> Jobs
1. According to the search blog archive, how many people ran the exact search "Nursing Jobs New York"?
2. From the search blog archive, return the passage starting at "Consumers usually only search" and ending at "(Not Trovix, though!)".
[Selected extract start]
Archive for the ‘search’ Category

Real Innovation in Search

July 22, 2008

Reading all the techie articles about semantic search vs. statistical models and semantic web vs. semantic search, it occurred to me that in one way, all that debate is besides the point. 

Consumers usually only search with two or three words.  If you pick two random words and google them, you’ll get tens of thousands of pages. 

With only two words to go on, the best search technology in the world is still going to have a really hard time understanding what the searcher wants.  That’s true if you have semantic search, statistical models, or the Head Librarian from the Library of Congress trying to get the “best” answer.

I think real innovation in search is going to have to come from creating user interfaces that get consumers to form better search queries.  For web search, we’ve had the single search box for more than a decade.  For travel sites, it’s still two cities and two dates.  For most job sites, it’s title/location.  (Not Trovix, though!)

Dating sites like eharmony figured out years ago that to get a person matched up with the best search result, you need more information.  Yet most search sites won’t let you spend three minutes to give relevant information, even if you wanted to.   

The technology on the back end can support more complex queries, so the bottleneck is the front end.  Trovix has a huge innovation in that it takes a full document and uses that to create a query. I suspect that other search technology companies will eventually follow this model.  The one-size fits search box is what we need to innovate away from.

Google for Job Search

July 14, 2008

According to Doug Berg, people ran more than 100 million job related searches on Google in June. The average month has 124 million searches.

Let’s have fun with math.  If each search took 30 seconds, that means on average, people spend more than one million hours a month job searching with Google. Ouch!  Talk about a tough way to spend your time.  When you do the kinds of searches he describes, like “Nursing Jobs New York,” you unlikely to get a job that’s even close to what you want. Yet 14,800 people ran that exact search.
[Selected extract end]
[Data provided start]
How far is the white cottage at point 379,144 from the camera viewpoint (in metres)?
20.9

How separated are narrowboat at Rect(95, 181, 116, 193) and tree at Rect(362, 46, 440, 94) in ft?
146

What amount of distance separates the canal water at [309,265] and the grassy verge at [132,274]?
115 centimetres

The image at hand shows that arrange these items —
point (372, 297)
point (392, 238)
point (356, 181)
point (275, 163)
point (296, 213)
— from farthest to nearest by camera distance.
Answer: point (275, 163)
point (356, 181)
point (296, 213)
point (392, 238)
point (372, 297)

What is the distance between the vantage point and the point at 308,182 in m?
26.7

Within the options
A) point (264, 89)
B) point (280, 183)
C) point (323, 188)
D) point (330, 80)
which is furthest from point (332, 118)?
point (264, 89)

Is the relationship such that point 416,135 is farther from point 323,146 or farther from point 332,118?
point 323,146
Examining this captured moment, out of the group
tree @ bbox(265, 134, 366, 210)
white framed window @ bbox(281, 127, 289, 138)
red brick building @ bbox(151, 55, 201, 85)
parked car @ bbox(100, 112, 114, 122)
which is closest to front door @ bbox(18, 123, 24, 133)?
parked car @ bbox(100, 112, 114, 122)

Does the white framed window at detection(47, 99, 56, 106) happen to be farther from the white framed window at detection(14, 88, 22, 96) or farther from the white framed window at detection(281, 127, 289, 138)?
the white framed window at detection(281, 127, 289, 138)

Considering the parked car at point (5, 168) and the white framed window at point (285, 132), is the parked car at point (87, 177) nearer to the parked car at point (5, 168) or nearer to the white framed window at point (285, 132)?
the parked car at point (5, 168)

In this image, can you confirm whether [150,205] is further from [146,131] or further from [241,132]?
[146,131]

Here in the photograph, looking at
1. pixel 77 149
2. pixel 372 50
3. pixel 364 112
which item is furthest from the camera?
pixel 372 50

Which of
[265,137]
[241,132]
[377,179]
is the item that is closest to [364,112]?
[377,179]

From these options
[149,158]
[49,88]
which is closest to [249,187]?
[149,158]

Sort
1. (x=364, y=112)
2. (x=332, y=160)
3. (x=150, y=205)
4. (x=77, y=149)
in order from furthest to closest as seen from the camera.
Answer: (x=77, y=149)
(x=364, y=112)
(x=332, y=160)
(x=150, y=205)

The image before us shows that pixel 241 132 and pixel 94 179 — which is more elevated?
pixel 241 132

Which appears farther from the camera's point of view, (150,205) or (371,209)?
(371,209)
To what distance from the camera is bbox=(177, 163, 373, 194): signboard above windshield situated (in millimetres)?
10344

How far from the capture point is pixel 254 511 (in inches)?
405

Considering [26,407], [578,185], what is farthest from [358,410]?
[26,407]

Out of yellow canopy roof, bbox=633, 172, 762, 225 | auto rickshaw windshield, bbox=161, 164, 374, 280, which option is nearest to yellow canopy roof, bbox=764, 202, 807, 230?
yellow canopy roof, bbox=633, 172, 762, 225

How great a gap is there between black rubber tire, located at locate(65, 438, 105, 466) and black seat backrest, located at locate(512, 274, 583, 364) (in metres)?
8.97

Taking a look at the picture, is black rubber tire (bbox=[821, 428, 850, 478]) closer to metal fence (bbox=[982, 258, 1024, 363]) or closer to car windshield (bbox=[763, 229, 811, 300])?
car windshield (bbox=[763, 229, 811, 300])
[Data provided end]
> Responses by task
1. 14,800 people

2.
Consumers usually only search with two or three words.  If you pick two random words and google them, you’ll get tens of thousands of pages. 

With only two words to go on, the best search technology in the world is still going to have a really hard time understanding what the searcher wants.  That’s true if you have semantic search, statistical models, or the Head Librarian from the Library of Congress trying to get the “best” answer.

I think real innovation in search is going to have to come from creating user interfaces that get consumers to form better search queries.  For web search, we’ve had the single search box for more than a decade.  For travel sites, it’s still two cities and two dates.  For most job sites, it’s title/location.  (Not Trovix, though!)